Beyond Insilico Medicine, several other AI-designed molecules have progressed. Schrödinger's zasocitinib (TAK-279), a TYK2 inhibitor for autoimmune diseases, advanced into Phase III clinical trials -- one of the furthest-progressed AI-originated molecules in the pipeline. Exscientia, Recursion Pharmaceuticals, and Absci are among the companies with AI-designed candidates in clinical stages across oncology, immunology, and rare disease.

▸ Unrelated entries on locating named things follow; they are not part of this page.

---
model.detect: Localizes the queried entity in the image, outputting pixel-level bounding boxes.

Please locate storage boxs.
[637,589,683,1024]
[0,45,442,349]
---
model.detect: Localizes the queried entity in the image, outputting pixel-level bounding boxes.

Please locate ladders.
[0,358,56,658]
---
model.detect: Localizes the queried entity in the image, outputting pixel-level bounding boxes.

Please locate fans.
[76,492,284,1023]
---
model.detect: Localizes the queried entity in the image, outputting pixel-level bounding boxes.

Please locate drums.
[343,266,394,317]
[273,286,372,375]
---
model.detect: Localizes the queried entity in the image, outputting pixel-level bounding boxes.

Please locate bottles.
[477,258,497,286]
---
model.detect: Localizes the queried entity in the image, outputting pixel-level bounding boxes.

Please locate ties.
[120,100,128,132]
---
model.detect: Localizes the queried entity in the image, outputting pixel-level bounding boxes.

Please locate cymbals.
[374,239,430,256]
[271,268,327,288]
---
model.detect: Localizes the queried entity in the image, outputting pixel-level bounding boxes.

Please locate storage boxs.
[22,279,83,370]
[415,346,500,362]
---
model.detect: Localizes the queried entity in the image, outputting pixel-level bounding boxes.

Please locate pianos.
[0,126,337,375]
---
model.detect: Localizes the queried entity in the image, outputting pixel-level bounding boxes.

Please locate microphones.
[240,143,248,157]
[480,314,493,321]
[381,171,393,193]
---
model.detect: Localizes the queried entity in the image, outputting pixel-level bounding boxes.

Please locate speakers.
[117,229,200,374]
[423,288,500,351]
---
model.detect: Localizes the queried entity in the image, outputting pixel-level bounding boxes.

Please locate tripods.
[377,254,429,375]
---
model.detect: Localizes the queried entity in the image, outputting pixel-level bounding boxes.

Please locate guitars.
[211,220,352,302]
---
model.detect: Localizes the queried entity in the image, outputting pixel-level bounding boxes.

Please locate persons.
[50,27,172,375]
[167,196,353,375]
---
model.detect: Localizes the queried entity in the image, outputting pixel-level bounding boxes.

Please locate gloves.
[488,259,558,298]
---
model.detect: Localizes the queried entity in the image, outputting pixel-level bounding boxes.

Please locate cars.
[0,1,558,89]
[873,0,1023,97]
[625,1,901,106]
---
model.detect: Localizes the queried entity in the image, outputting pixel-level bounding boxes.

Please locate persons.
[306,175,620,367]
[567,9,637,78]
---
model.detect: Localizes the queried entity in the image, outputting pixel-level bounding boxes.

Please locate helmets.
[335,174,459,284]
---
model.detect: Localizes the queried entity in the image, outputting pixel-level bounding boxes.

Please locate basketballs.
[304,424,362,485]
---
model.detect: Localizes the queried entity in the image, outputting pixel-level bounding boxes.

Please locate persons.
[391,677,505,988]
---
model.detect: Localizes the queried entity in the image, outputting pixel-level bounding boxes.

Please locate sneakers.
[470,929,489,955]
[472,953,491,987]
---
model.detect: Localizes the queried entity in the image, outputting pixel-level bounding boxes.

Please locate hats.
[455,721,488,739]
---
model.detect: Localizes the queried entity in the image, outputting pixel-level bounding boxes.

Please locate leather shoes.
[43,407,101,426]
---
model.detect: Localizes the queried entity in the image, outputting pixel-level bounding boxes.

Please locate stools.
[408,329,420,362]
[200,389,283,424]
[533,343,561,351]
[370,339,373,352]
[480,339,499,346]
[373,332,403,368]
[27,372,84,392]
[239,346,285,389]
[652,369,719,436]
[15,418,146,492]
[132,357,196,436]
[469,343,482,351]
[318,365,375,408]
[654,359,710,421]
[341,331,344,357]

"AI does not eliminate the risk in drug development. It compresses the early stages where human intuition has always been the weakest, and focuses experimental effort where the probability of success is highest."

-- Lisa Pedrosa

What is less clear is whether AI improves Phase III success rates -- the stage where most drug development costs are concentrated. Phase III failures typically reflect disease biology that was not fully understood at the outset, patient population heterogeneity, and regulatory requirements that no amount of early computational elegance can fully anticipate. The hardest parts of drug development may not be where AI's advantages are strongest.

What This Means

Novo Nordisk, OpenAI, and the Enterprise Turn

On April 14, 2026, Novo Nordisk -- the Danish pharmaceutical giant whose GLP-1 obesity drugs generated more revenue than the GDP of many countries -- announced a strategic partnership with OpenAI. The companies stated that the collaboration would integrate advanced AI across Novo Nordisk's research and development, manufacturing, and commercial operations, with pilot programs launching immediately and full integration targeted by the end of 2026.

The announcement was notable less for its technical novelty than for its institutional signal. Novo Nordisk is not a startup running AI experiments in a corner of its R&D department. It is one of the most commercially successful pharmaceutical companies on earth. When a company of that scale commits to enterprise-wide AI integration -- with explicit language about analysing datasets "at a scale that was previously impossible" and identifying drug candidates at speed -- it suggests an industry at a genuine inflection point rather than a speculative one.

The partnership covers not only drug discovery but also the company's supply chain, workforce training, and operational efficiency. This broader framing reflects a maturation in how large pharmaceutical companies think about AI: not as a single laboratory tool, but as an infrastructure layer that touches every part of how a drug goes from idea to patient.

The Equity Question

Who Gains When AI Finds the Cures?

The promise of AI in drug discovery includes the possibility that faster, cheaper development could open up disease areas that were previously uneconomical. Rare diseases affecting small patient populations have historically been neglected because the cost of conventional development outweighs the commercial return. If AI can cut discovery-phase costs by an order of magnitude, the economics of rare disease drug development changes. Whether this theoretical benefit translates into actual drug development for neglected diseases -- rather than simply accelerating development of drugs in competitive commercial markets -- depends on decisions made by companies and regulators, not algorithms.

The longer arc of this technology is genuinely difficult to predict. AI has already changed what is computationally possible in early-phase drug discovery. Whether it changes drug development's overall success rate in a statistically unambiguous way will require another decade of clinical data. What is clear is that the pipeline is being rebuilt around different tools, and that the industry's largest players have committed to that rebuilding in ways that are no longer reversible.

For patients waiting for treatments that do not yet exist, the relevant question is not whether AI drug discovery is real -- the clinical trials have settled that -- but how quickly the pipeline translates computational progress into clinical outcomes. The first AI-designed drug to reach full regulatory approval has not yet happened. When it does, the debate about whether AI changes drug development will effectively be over.